The EC's recently published report takes stock of the results obtained since 2012 and looks forward to the next few years, hoping to elicit debate among citizens on the directions to take next.
MedCruise, which has played an active role in the EC's Blue Growth Strategy contributing within the dialogue process between cruise ports, cruise operators and destinations welcomes the EC's intension to undertake a series of steps to further translate this strategy to actions, especially the recognition that coastal and maritime tourism are among the sectors with potential for sustainable growth.
The coastal tourism industry is by far the largest employer in the blue economy, with 21% of the EU's population living in coastal areas.

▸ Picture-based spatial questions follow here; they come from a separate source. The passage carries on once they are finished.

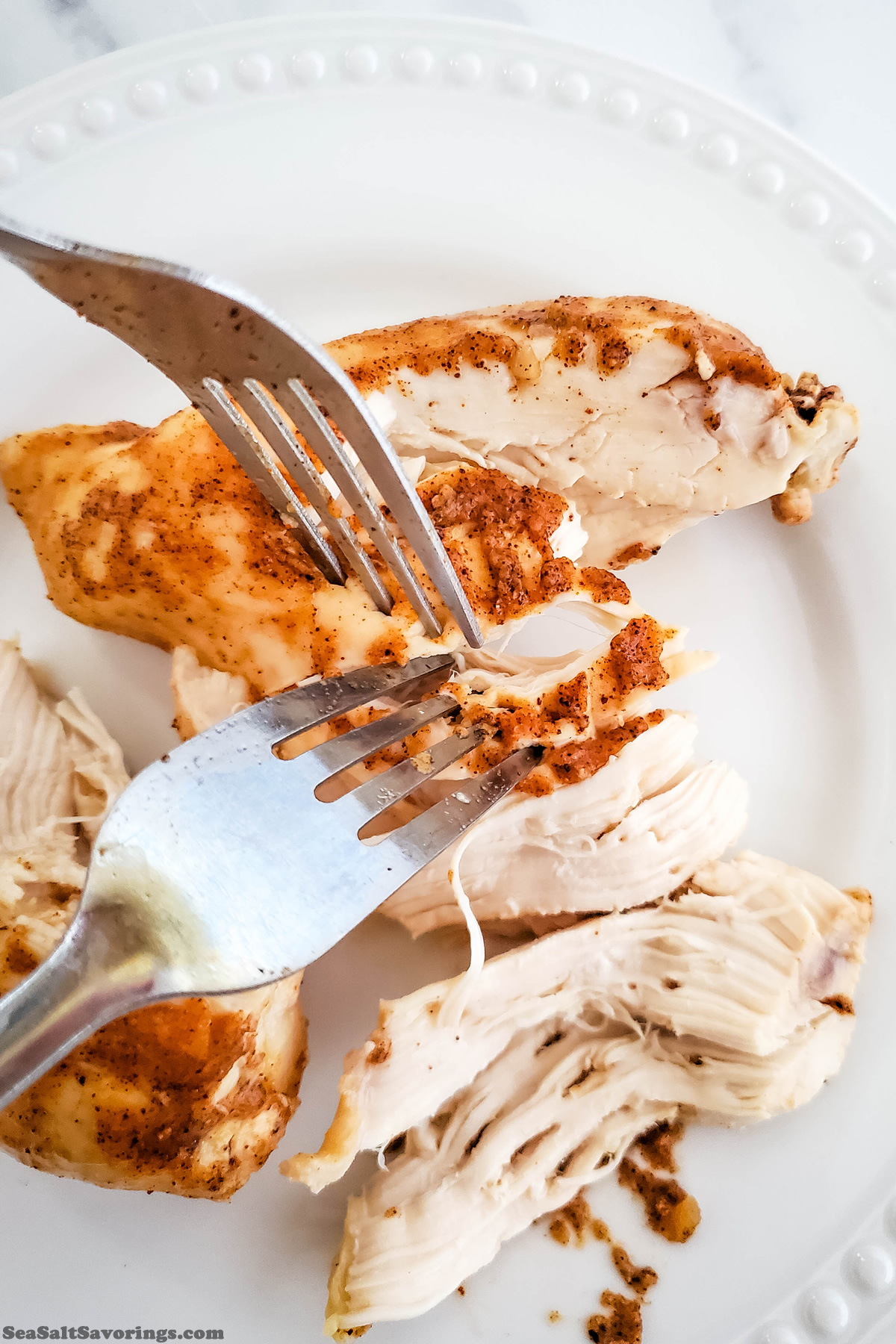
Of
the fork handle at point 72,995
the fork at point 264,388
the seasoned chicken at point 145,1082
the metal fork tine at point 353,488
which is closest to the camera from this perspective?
the fork handle at point 72,995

The industry offers good opportunities for new entrants to the labour market – the proportion of young people is higher than the average in the blue economy – but the work is often temporary, seasonal and poorly paid states the report.

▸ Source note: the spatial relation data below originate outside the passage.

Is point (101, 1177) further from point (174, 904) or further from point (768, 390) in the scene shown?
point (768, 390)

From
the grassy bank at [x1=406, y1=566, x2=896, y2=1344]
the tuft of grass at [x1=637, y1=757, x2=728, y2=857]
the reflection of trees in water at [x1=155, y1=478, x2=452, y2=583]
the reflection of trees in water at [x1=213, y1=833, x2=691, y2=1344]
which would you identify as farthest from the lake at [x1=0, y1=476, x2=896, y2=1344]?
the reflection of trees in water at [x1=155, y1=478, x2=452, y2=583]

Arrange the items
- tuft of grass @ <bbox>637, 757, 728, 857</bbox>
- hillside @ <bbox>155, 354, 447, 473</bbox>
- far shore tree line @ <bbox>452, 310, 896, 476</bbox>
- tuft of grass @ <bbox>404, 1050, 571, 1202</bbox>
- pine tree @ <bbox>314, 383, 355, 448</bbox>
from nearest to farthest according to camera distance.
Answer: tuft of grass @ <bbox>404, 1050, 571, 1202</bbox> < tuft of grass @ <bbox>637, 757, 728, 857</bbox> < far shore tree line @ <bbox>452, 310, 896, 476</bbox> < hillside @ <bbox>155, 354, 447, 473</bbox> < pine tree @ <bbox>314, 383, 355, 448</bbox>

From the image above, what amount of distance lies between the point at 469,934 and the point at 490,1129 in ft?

Reducing precariousness and increasing the number of high value jobs are among the primary objectives of the EC's strategy for coastal and marine tourism, whilst at the same time reducing the environmental footprint of tourism, is a positive step forward.
MedCruise is actively contributing to the Maritime Skills and Careers in the Blue Economy experts panel aiming to limit any skills gap and the lack of attractiveness in maritime and port sector.
The port association says it will continue to provide policy makers first hand insights into skills and careers prospects that are present in the provision of port and related services to cruise lines and passengers – so that cruise activities will be among the key options to increase the number of people who might be interested in a blue economy job.